(TASK TO COMPLETE): Reproduce all of the data below word for word, leaving out the pictures.

(DATASET CONTENT):
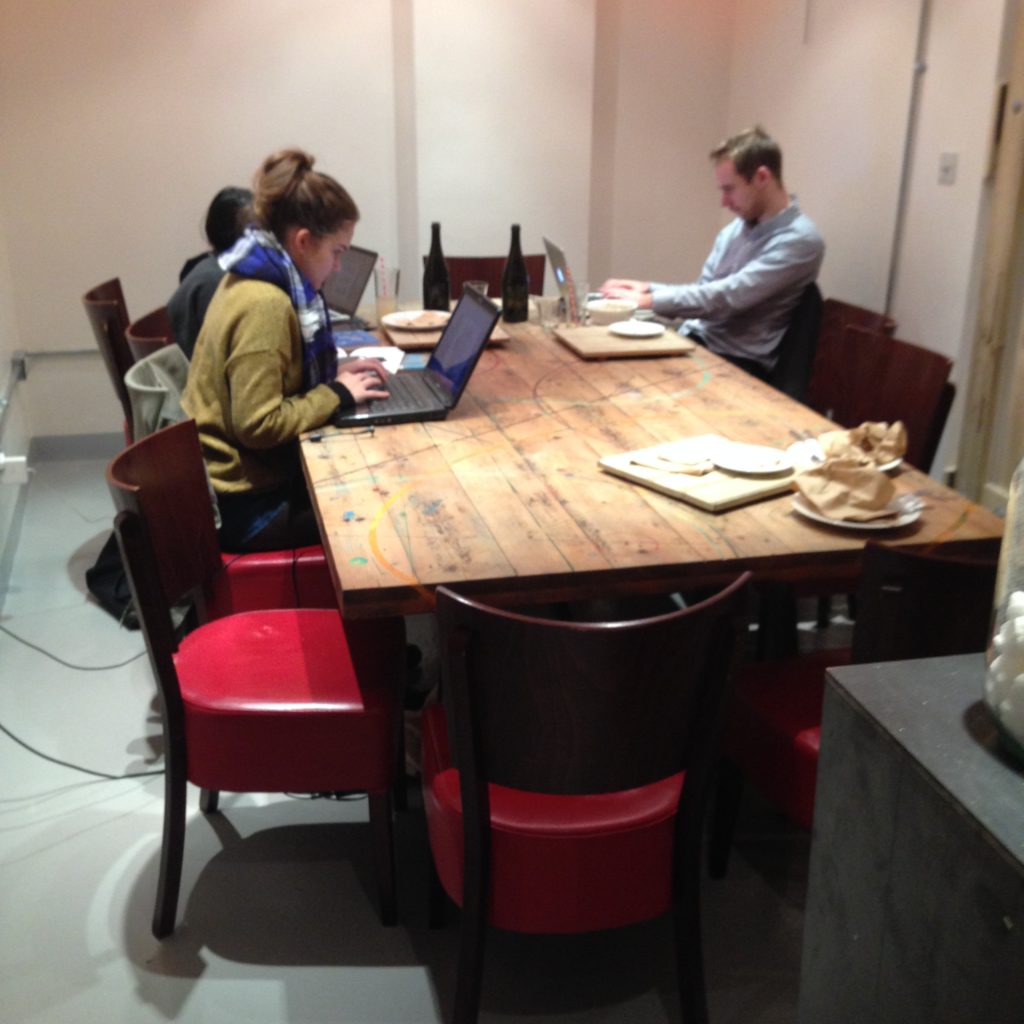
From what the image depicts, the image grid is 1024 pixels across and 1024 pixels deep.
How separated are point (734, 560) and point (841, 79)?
286 centimetres

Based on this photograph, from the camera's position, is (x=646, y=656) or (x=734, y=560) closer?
(x=646, y=656)

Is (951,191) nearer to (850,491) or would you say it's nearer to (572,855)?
(850,491)

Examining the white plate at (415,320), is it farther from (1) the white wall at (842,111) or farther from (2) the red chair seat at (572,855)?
(2) the red chair seat at (572,855)

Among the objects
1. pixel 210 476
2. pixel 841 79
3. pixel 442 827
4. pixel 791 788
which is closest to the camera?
pixel 442 827

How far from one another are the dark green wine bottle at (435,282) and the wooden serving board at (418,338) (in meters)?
0.28

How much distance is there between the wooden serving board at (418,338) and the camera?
116 inches

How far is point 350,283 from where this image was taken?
3.45 meters

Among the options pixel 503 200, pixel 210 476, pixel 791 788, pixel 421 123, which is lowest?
pixel 791 788

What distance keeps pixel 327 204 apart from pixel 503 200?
8.09 feet

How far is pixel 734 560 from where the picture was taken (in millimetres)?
1657

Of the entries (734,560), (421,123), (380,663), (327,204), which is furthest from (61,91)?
(734,560)

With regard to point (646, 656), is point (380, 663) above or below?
below

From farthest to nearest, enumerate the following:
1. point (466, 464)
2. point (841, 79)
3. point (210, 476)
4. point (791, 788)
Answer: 1. point (841, 79)
2. point (210, 476)
3. point (466, 464)
4. point (791, 788)

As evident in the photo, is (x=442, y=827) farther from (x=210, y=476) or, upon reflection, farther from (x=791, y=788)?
(x=210, y=476)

(WORKED SOLUTION):
From what the image depicts, the image grid is 1024 pixels across and 1024 pixels deep.
How separated are point (734, 560) and point (841, 79)?
286 centimetres

Based on this photograph, from the camera's position, is (x=646, y=656) or (x=734, y=560) closer?
(x=646, y=656)

Is (951,191) nearer to (850,491) or would you say it's nearer to (572,855)?
(850,491)

Examining the white plate at (415,320), is it farther from (1) the white wall at (842,111) or farther from (2) the red chair seat at (572,855)?
(2) the red chair seat at (572,855)

Among the objects
1. pixel 210 476
2. pixel 841 79
3. pixel 442 827
4. pixel 791 788
which is closest to the camera?
pixel 442 827

How far from one another are the dark green wine bottle at (435,282) and the wooden serving board at (418,338) (in meters)?
0.28

How much distance is there between the wooden serving board at (418,338) and the camera?
116 inches

How far is point 350,283 from where this image was taken?
3.45 meters

Among the options pixel 503 200, pixel 210 476, pixel 791 788, pixel 421 123, which is lowest?
pixel 791 788

What distance keeps pixel 327 204 apart from pixel 503 200?
8.09 feet

How far is pixel 734 560 from where the picture was taken (in millimetres)?
1657

Of the entries (734,560), (421,123), (380,663), (327,204), which is furthest from (61,91)?
(734,560)

With regard to point (646, 656), is point (380, 663) above or below?
below

From farthest to nearest, enumerate the following:
1. point (466, 464)
2. point (841, 79)
3. point (210, 476)
4. point (791, 788)
Answer: 1. point (841, 79)
2. point (210, 476)
3. point (466, 464)
4. point (791, 788)

As evident in the photo, is (x=442, y=827) farther from (x=210, y=476) or, upon reflection, farther from (x=791, y=788)?
(x=210, y=476)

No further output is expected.